Hoy el Covid-19 nos arranca a personas queridas, nos las arrebata de las manos sin la posibilidad de cumplir con esos rituales que, si bien no devuelven la vida, pueden paliar en algo los sentimientos de cada deudo. Los protocolos son muy estrictos y hay que seguirlos, pero nos preguntamos: ¿Por qué hemos llegado a esto? ¿Por qué se incrementan los casos de fallecidos? ¿Cómo responde el Gobierno por su inacción e incapacidad para atender a sus ciudadanos y la pusilanimidad ante el dolor de tantos y tantos? ¿Cómo puede sentirse un deudo ante la falta de respeto que significa ver el cuerpo de su ser querido tratado como un “bulto”, asumido como una cifra?
Hay responsabilidad ética en todo esto. Y hay dolores que quedan grabados en el alma de quienes no pueden cumplir con todas las etapas del ritual, y que viven un duelo en condiciones de mayor dolor, con sentimientos de frustración e impotencia por no poder realizar los actos de sepelio y no brindárselos a quien ha fallecido.
Si bien sabemos que la muerte llegará y que, por lo general, no avisa, en estos tiempos de aislamiento y de tantos fallecidos por falta de atención y servicios hospitalarios, todo se hace más dramático y más triste. No queda espacio para compartir de cerca el dolor; por el Covid-19 –y una situación de grandes carencias y desatención, falta de respeto y de empatía– se nos ha arranchado también las formas de vivir el duelo. Y que no nos digan que no hay responsables, que no nos digan que solo se debe resistir y soportar. El sentimiento de la pérdida se agrava por las medidas a las que los deudos deben someterse; por saber que el fallecido es, para muchos, solo un número, parte de una estadística que lamentablemente no nos acerca a la esperanza de un pronto final de lo que vive el país.

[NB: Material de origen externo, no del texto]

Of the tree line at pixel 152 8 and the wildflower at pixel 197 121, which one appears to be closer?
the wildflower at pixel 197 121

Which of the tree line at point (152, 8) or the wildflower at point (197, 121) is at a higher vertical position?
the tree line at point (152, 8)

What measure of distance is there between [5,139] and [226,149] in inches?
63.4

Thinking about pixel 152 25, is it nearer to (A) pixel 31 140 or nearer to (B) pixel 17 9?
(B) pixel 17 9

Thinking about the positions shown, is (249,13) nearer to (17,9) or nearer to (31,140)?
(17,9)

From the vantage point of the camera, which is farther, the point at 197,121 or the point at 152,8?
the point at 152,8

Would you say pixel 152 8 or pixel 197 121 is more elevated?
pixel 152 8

Y en esas circunstancias, los auxilios de la religión, el soporte espiritual y el acompañamiento con los rituales propios de la fe también vienen siendo negados, tanto a los moribundos como a los familiares. ¿Es que hemos perdido el sentido de la compasión? ¿Es que hemos llegado a pensar que el dolor no debe ser procesado con ayuda y acompañado? ¿Es que creemos que la liturgia, la fe y la oración han dejado de existir o de ser indispensables?
Esta pandemia pudo y debió ser manejada con mucha más eficiencia, transparencia, honradez, diligencia y oportunidad. Y si ya nuestra sociedad está seriamente afectada por sus costos altísimos, de los que seguramente recibimos solo cifras maquilladas, no llegamos a imaginar cuántas personas quedarán, además, heridas en el alma, afectadas por el dolor y por el sentimiento de que no se hizo ni siquiera lo mínimo por su gente fallecida. Este es un costo moral que no es cuantificable, pero que existe y tendrá que ser asumido como parte de la pesada mochila de responsabilidad que ya pesa sobre los hombros del gobierno. Si se permitiera siquiera la asistencia espiritual y religiosa, podría paliarse un poco el sufrimiento, pero eso también está negado.
El Covid-19 nos roba vidas, atemoriza a las personas y afecta la salud. Pero es el Gobierno el que nos quiebra la esperanza y destruye el futuro, aniquila a los pequeños y medianos empresarios, exige respuestas a iniciativas que no son aplicables, multiplica normas y protocolos. Nada de eso evita que haya un sentimiento general de desesperanza y confusión, pues no vemos un atrevido y audaz liderazgo que conduzca con firmeza al país hacia la salida de un túnel que, no solo sigue siendo oscuro, sino que está lleno de trampas.
La muerte de un ser querido es muy dura. En tiempos de Covid-19, es desgarradora.